> _Task_
Each entry below must be repeated word for word.

(Saved data entries)
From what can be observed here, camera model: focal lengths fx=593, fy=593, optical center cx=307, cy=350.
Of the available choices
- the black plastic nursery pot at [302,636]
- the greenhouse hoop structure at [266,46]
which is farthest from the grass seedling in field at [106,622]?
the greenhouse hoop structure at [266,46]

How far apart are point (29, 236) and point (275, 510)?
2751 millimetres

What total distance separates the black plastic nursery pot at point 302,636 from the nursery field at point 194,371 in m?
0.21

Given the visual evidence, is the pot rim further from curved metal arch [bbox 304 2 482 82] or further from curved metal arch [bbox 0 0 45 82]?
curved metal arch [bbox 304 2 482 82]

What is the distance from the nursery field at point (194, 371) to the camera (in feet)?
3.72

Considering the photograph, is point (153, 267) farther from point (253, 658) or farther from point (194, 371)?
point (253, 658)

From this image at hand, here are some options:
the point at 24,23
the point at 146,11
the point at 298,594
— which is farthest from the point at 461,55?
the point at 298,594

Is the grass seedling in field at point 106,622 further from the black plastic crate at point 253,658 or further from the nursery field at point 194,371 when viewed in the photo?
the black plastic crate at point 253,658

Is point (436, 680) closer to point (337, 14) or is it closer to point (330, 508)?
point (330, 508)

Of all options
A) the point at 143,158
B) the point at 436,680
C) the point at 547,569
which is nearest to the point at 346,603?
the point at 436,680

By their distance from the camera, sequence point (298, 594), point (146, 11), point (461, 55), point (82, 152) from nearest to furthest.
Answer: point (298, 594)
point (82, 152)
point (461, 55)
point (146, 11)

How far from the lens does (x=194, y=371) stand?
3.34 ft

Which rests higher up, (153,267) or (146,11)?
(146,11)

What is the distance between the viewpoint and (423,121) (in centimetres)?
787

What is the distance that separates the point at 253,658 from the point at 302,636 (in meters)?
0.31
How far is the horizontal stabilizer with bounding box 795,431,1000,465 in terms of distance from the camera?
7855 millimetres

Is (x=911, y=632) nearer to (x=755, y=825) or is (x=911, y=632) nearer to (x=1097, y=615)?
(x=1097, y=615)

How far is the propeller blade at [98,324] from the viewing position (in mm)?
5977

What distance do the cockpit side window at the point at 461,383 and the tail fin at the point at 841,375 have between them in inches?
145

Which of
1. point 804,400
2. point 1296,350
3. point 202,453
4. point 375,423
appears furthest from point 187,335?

> _Exercise output_
From what can be observed here, camera model: focal lengths fx=593, fy=593, optical center cx=307, cy=350.
Of the available choices
- the black plastic nursery pot at [302,636]
- the greenhouse hoop structure at [266,46]
which is farthest from the grass seedling in field at [106,622]?
the greenhouse hoop structure at [266,46]

How far apart are point (29, 236) and point (275, 510)?
2751 millimetres

What total distance separates the black plastic nursery pot at point 302,636 from the nursery field at point 194,371 in m?
0.21

Given the visual evidence, is the pot rim further from curved metal arch [bbox 304 2 482 82] or further from curved metal arch [bbox 0 0 45 82]?
curved metal arch [bbox 304 2 482 82]

What is the distance from the nursery field at point (194, 371) to the camera (in feet)?
3.72

Considering the photograph, is point (153, 267) farther from point (253, 658) or farther from point (194, 371)?
point (253, 658)

From this image at hand, here are some options:
the point at 24,23
the point at 146,11
the point at 298,594
— which is farthest from the point at 461,55?
the point at 298,594

Is the grass seedling in field at point 106,622 further from the black plastic crate at point 253,658 or further from the nursery field at point 194,371 when viewed in the photo?
the black plastic crate at point 253,658

Is point (436, 680) closer to point (337, 14) or is it closer to point (330, 508)?
point (330, 508)

Of all options
A) the point at 143,158
B) the point at 436,680
C) the point at 547,569
which is nearest to the point at 346,603?
the point at 436,680

By their distance from the camera, sequence point (298, 594), point (146, 11), point (461, 55), point (82, 152) from nearest to furthest.
Answer: point (298, 594)
point (82, 152)
point (461, 55)
point (146, 11)

How far from the lens does (x=194, y=371) stand?
3.34 ft

Which rests higher up, (153,267) or (146,11)?
(146,11)

What is the distance between the viewpoint and (423,121) (in centimetres)?
787

What is the distance that separates the point at 253,658 from the point at 302,636 (in meters)?
0.31
How far is the horizontal stabilizer with bounding box 795,431,1000,465 in terms of distance from the camera?
7855 millimetres

Is (x=911, y=632) nearer to (x=755, y=825) or is (x=911, y=632) nearer to (x=1097, y=615)?
(x=1097, y=615)

How far is the propeller blade at [98,324] from the viewing position (in mm)?
5977

What distance do the cockpit side window at the point at 461,383 and the tail fin at the point at 841,375 have between them in inches?
145

Which of
1. point 804,400
2. point 1296,350
3. point 202,453
4. point 375,423
appears furthest from point 187,335?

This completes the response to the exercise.